If you want an easy transfer, lift the crisper plate out and dump fries onto a serving tray, or use a foil sling with holes.
How The Right Surface Changes Cook Time
Switching surfaces changes how fast fries brown. Bare metal and raised trays run faster. Liners and pans slow air contact, so fries can need extra minutes.
| Surface | Crisp Speed | Best Use |
|---|---|---|
| Basket or crisper tray | Fast | Frozen fries, wedges, most batches |
| Perforated rack | Fast | Single-layer fries in oven-style units |
| Perforated parchment | Medium | Seasoned fries, cleanup, light sticking |
| Foil sling with holes | Medium | Small lifts, quick transfer |
| Perforated silicone liner | Medium to slow | Messy toppings, easier wash-up |
| Solid silicone bowl | Slow | Only when crisp is not the goal |
| Shallow pan or dish | Slow | Melted toppings after fries crisp |
Setup Details That Matter More Than The Liner
The base you use matters, yet a few habits matter more. Get these right and your fries improve on any surface.
Keep The Fries Dry
Water blocks crisping. Pat fresh-cut fries dry after rinsing. If you soak them, dry them well and let them sit a few minutes so surface moisture fades.

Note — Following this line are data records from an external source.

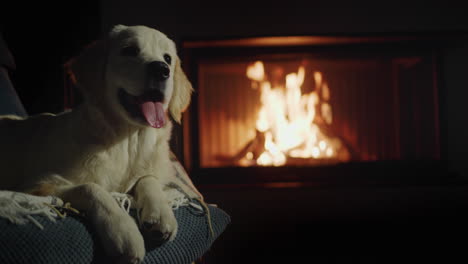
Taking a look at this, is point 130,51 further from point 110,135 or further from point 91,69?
point 110,135

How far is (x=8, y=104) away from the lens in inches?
58.3

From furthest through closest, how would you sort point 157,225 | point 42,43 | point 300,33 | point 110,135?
point 300,33 < point 42,43 < point 110,135 < point 157,225

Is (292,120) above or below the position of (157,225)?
above

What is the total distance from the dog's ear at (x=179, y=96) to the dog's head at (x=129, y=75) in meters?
0.06

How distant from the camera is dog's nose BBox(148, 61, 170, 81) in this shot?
1140 mm

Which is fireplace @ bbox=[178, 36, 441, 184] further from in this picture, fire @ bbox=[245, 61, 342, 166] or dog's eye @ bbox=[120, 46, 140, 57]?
dog's eye @ bbox=[120, 46, 140, 57]

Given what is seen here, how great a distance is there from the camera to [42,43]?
6.98 ft

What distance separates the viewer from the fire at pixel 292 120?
2.53m

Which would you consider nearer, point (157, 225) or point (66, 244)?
point (66, 244)

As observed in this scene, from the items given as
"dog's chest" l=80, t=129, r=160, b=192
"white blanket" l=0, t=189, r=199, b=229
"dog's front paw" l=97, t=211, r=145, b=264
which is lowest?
"dog's front paw" l=97, t=211, r=145, b=264

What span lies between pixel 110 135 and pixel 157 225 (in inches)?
14.7

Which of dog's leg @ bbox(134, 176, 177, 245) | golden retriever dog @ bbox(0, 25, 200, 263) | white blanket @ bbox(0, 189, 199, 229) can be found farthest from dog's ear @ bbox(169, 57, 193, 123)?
white blanket @ bbox(0, 189, 199, 229)

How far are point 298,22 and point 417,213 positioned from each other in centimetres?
138

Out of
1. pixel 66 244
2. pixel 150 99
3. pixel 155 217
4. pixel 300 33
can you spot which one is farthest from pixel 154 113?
pixel 300 33
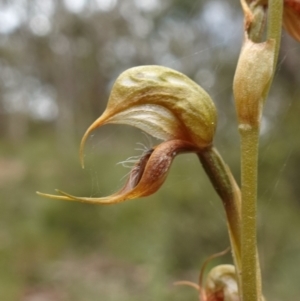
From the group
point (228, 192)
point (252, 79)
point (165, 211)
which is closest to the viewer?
point (252, 79)

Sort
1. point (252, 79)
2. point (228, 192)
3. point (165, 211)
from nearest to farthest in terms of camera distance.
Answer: point (252, 79) → point (228, 192) → point (165, 211)

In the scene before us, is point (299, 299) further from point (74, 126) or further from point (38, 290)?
point (74, 126)

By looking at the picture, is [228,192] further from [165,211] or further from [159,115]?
[165,211]

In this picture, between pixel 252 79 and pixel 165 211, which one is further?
pixel 165 211

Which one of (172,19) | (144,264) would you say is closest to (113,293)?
(144,264)

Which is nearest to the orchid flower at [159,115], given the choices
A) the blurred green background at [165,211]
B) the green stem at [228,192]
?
the green stem at [228,192]

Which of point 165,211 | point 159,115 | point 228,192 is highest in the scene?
point 159,115

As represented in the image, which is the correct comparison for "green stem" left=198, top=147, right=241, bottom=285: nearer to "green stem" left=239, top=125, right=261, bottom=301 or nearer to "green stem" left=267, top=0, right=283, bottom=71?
"green stem" left=239, top=125, right=261, bottom=301

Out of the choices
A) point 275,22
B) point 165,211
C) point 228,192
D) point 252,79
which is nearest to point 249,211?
point 228,192
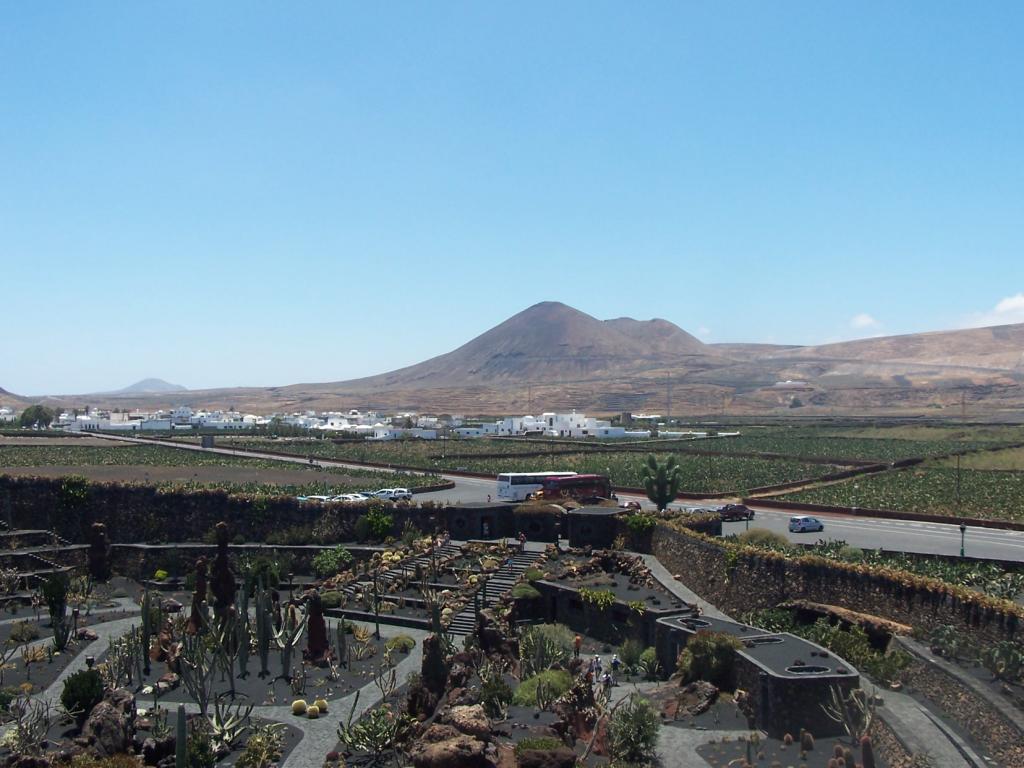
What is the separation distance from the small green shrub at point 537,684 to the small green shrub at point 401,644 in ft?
15.7

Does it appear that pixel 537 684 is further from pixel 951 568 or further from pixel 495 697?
pixel 951 568

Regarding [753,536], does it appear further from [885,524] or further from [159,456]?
[159,456]

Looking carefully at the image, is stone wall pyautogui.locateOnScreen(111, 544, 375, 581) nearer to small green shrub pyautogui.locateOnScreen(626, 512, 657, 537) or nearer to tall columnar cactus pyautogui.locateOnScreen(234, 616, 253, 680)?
small green shrub pyautogui.locateOnScreen(626, 512, 657, 537)

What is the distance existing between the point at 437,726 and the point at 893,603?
11277mm

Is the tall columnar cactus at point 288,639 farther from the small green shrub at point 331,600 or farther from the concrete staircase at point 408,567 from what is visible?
the concrete staircase at point 408,567

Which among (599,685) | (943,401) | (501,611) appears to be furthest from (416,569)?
(943,401)

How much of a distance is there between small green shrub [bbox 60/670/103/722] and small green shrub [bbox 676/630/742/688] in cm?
1232

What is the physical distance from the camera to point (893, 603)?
21672mm

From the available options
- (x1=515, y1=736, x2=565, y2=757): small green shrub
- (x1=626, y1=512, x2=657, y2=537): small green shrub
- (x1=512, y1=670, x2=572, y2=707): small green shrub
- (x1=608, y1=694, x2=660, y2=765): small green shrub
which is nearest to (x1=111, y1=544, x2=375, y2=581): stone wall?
(x1=626, y1=512, x2=657, y2=537): small green shrub

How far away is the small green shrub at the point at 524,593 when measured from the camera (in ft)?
93.1

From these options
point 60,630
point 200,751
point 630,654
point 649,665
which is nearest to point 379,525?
point 60,630

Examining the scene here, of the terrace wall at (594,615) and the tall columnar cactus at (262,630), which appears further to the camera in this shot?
the terrace wall at (594,615)

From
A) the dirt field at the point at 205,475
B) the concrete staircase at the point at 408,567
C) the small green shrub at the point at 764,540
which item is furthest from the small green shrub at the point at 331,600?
the dirt field at the point at 205,475

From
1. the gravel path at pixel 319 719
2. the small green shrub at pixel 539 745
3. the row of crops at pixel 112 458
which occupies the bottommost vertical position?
the gravel path at pixel 319 719
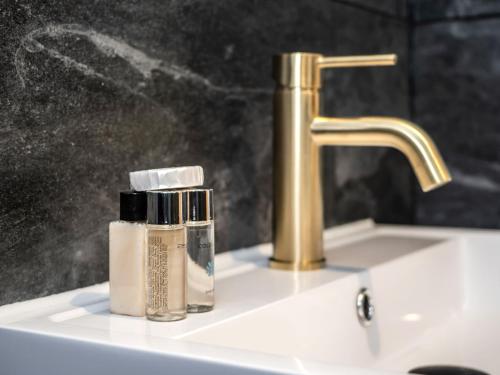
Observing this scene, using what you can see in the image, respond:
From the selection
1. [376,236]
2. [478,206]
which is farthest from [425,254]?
[478,206]

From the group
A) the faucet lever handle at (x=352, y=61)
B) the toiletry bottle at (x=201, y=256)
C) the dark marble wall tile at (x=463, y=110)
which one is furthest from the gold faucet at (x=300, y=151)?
the dark marble wall tile at (x=463, y=110)

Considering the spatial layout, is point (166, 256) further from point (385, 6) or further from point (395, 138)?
point (385, 6)

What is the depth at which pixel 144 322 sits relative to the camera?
61cm

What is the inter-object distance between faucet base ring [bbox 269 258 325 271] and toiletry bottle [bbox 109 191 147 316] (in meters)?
0.25

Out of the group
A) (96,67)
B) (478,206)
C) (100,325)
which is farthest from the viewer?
(478,206)

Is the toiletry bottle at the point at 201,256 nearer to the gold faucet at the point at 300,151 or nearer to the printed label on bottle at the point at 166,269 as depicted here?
the printed label on bottle at the point at 166,269

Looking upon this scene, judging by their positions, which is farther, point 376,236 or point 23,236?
point 376,236

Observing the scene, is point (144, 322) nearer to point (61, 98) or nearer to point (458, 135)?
point (61, 98)

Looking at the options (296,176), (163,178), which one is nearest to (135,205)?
(163,178)

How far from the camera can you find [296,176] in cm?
85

Use Oil Like A Seasoning, Not A Bath
A thin oil coat helps browning and keeps seasoning stuck on. Too much oil pools under the fries and softens them. A spray bottle or brush keeps the layer light.
Salt At The Right Time
Salt pulls moisture to the surface. For frozen fries, salt after cooking. For fresh-cut fries, salt near the end or right after they come out.
Don’t Crowd The Basket
If fries stack in a dense mound, they steam. Cook in batches, or use a rack to spread them out. If you hate batches, the fix is a wider basket, not a deeper pile.

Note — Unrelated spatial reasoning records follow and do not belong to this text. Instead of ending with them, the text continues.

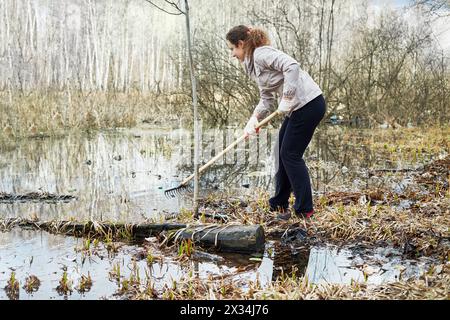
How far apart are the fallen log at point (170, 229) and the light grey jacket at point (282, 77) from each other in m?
1.17

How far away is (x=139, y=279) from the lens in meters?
3.62

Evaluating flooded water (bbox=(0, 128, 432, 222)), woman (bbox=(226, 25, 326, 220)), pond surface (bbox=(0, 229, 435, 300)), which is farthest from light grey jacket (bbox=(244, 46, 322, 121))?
flooded water (bbox=(0, 128, 432, 222))

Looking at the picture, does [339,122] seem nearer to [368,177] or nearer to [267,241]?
[368,177]

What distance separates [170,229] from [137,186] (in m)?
2.63

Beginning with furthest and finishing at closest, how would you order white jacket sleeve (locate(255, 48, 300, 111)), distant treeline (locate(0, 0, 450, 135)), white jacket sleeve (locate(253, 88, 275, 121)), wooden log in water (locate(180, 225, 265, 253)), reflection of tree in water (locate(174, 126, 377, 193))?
distant treeline (locate(0, 0, 450, 135)), reflection of tree in water (locate(174, 126, 377, 193)), white jacket sleeve (locate(253, 88, 275, 121)), white jacket sleeve (locate(255, 48, 300, 111)), wooden log in water (locate(180, 225, 265, 253))

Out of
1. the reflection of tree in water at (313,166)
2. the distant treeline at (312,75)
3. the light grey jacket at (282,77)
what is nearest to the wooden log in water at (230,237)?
the light grey jacket at (282,77)

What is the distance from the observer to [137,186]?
723 centimetres

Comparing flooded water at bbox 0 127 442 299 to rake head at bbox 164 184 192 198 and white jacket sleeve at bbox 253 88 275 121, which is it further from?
white jacket sleeve at bbox 253 88 275 121

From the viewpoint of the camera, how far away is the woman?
4.70 metres

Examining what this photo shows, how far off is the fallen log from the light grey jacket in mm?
1175

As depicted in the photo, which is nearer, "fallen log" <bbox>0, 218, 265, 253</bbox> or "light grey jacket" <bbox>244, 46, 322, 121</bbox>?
"fallen log" <bbox>0, 218, 265, 253</bbox>

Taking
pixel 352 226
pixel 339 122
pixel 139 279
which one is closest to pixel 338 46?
pixel 339 122

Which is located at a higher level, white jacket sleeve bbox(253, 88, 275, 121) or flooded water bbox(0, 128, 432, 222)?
white jacket sleeve bbox(253, 88, 275, 121)

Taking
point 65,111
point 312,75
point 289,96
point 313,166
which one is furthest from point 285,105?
point 65,111
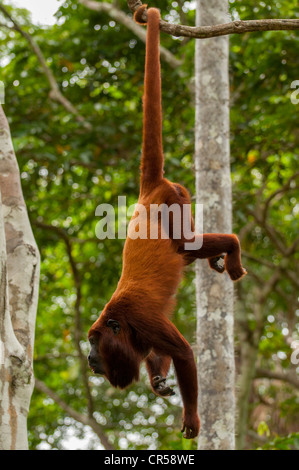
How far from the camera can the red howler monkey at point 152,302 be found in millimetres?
3299

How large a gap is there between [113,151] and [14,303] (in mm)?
5149

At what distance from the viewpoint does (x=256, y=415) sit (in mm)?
10000

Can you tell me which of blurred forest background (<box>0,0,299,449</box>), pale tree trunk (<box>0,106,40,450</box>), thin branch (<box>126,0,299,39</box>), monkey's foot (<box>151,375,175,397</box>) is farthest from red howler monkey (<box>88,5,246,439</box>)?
blurred forest background (<box>0,0,299,449</box>)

Reheating Fries Without Turning Them Limp
Leftover fries can bounce back if you reheat them on a breathable surface. A bare basket or rack works well. Skip liners unless the fries are oily or heavily seasoned.
The USDA covers safe use of air fryers and safe cooking temps for many foods. See FSIS guidance on air fryers and food safety.
A Simple Reheat Routine
- Heat the fryer to 325–350°F.
- Spread fries out on the basket or rack.
- Heat 2–5 minutes, then shake and check.
- Finish with 1 minute at a higher temp for extra crunch.
Common Mistakes When Picking A Fry Surface
Using A Full Sheet Of Parchment Or Foil
A full sheet blocks airflow under the fries. If you want paper or foil, keep it smaller than the base and use holes.
Preheating With A Loose Liner
Fans lift light paper. Add the liner only after fries are in the basket and can weigh it down.
Skipping The Shake
Even on a good surface, fries benefit from movement. A quick shake breaks contact points and helps even color.
Putting Wet Fries Straight In
If fries are damp, they steam and stick. Dry first, then cook.
What To Put Fries On In The Air Fryer?
If you want the simplest answer to what to put fries on in the air fryer? use the basket or crisper tray with no liner, cook in a loose layer, and shake once or twice. Add perforated parchment for sticky seasonings, and save a shallow pan for topped fries.
Keep one vented liner and one shallow pan nearby; you’ll cover messy fries and melty toppings without guesswork each time.
Once the surface matches the batch, the air fryer does its thing: steady airflow, crisp edges, and fries that stay snappy long enough to serve.